0

I think this problem is similar to the previous questions in this forum. However, I still have a problem with how to create a nested dictionary from a list of tuples.

Suppose I have the following tuple:

my_list = [
 ('actor', 'actor_id', 'integer', 'NO'),
 ('actor', 'first_name', 'character varying', 'NO'),
 ('actor_info', 'actor_id', 'integer', 'YES'),
 ('actor_info', 'first_name', 'character varying', 'YES')]

# convert into DataFrame
col = ['table', 'col_name', 'dtype', 'isnull']
df = pd.DataFrame(mylist, columns=col)

print(df)

        table     col_name                        dtype   isnull
0       actor     actor_id                      integer     NO
1       actor   first_name            character varying     NO
2  actor_info     actor_id                      integer    YES
3  actor_info   first_name            character varying    YES

Current result:

{
 'actor': {
    'actor_id': {'dtype': 'integer', 'isnull': 'NO'},
    'first_name': {'dtype': 'character varying', 'isnull': 'NO'}
    },
 'actor_info': {
    'actor_id': {'dtype': 'integer', 'isnull': 'YES'},
    'first_name': {'dtype': 'character varying', 'isnull': 'YES'}
    }
}

The expected result (it should be grouped by table_name):

{
 'actor': 
    [
        {'column': 'actor_id', 'dtype': 'integer', 'isnull': 'NO'},
        {'column': 'first_name', 'dtype': 'character varying', 'isnull': 'NO'}
    ],
 'actor_info': 
    [
        {'column': 'actor_id', 'dtype': 'integer', 'isnull': 'YES'},
        {'column': 'first_name', 'dtype': 'character varying', 'isnull': 'YES'}
    ]
}

I've tried to make a nested dictionary by converting my_list to DataFrame. However, I cannot get the desired output result. This is my current code:

# convert to nested dictionary
ff = df.iloc.groupby(['table'])[['col_name','dtype','isnull']].apply(lambda x: x.set_index('col_name').to_dict(orient='index')).to_dict()

# convert to JSON
print(json.dumps(ff, indent=1))

Could you help me to solve this kind of problem?
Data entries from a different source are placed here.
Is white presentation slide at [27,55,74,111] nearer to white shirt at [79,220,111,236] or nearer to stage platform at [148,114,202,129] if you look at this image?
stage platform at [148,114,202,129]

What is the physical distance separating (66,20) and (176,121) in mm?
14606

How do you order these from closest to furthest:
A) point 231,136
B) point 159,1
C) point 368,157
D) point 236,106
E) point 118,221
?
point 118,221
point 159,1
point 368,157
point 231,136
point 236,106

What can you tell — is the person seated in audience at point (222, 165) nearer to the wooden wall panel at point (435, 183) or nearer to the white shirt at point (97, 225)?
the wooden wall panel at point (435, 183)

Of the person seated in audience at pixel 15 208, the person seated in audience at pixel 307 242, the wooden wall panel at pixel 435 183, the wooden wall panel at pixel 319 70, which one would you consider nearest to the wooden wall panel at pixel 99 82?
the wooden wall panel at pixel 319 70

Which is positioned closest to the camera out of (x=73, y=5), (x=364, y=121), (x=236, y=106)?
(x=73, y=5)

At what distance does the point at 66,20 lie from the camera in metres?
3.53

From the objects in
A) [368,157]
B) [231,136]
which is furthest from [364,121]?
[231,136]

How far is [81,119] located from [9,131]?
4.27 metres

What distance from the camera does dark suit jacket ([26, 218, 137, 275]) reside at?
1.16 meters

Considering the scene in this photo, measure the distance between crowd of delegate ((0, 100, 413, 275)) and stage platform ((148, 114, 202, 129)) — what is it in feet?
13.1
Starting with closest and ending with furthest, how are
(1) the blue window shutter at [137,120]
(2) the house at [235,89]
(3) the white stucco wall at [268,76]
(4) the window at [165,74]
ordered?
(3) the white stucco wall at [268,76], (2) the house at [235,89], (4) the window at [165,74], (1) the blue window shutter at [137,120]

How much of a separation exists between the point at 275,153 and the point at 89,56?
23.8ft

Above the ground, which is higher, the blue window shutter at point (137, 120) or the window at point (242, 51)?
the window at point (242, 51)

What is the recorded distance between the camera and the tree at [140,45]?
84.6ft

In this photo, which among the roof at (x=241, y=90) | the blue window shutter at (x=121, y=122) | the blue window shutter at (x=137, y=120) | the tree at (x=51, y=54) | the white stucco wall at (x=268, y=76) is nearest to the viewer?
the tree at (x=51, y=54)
I'm also curious about how to solve this problem without converting to DataFrame (e.g., list comprehension, nested looping). Any help to clear this problem up would be much appreciated. Thanks

furanzup
  • 91
  • 1
  • 8
  • Your output is unclear, do you mean it should be `table_name -> list of dicts` there? Because obviously, you can't have repeating keys in a dict (`column`). Secondly, unless you really intend to use `pandas` for further manipulation, should definitely just stick to plain Python. Seems a bit overkill. – kva1966 Nov 01 '21 at 06:31
  • @kva1966 Oh sorry. Thank you for the correction and suggestion. I've edited my question (expected result). – furanzup Nov 01 '21 at 06:50
  • No problem. Just still a bit curious, do you want a list? Because if you use curly braces (`{}`) that implies a dictionary (in your current edit). If you want the column metadata to be inside a list, it should be `[ ... ]` (square brackets). Sorry to be nitpicky, it's just that your expected output is still not quite right, put that into Ipython or similar, and it'll error out, since a dictionary must be a key value pair, you have `{ val1, val2 }`. – kva1966 Nov 01 '21 at 06:55
  • @kva1966 Ah I see. Yes, I just want to return the column metadata for each column. Actually, I was a bit confused to design the output, should I put `[]` or `{}` as the output. Thankfully, you gave me the explanation. Thanks. – furanzup Nov 01 '21 at 07:02

2 Answers2

3

As per my comment, I'm assuming you'll want a list of columns metadata per table name, rather dict of dicts.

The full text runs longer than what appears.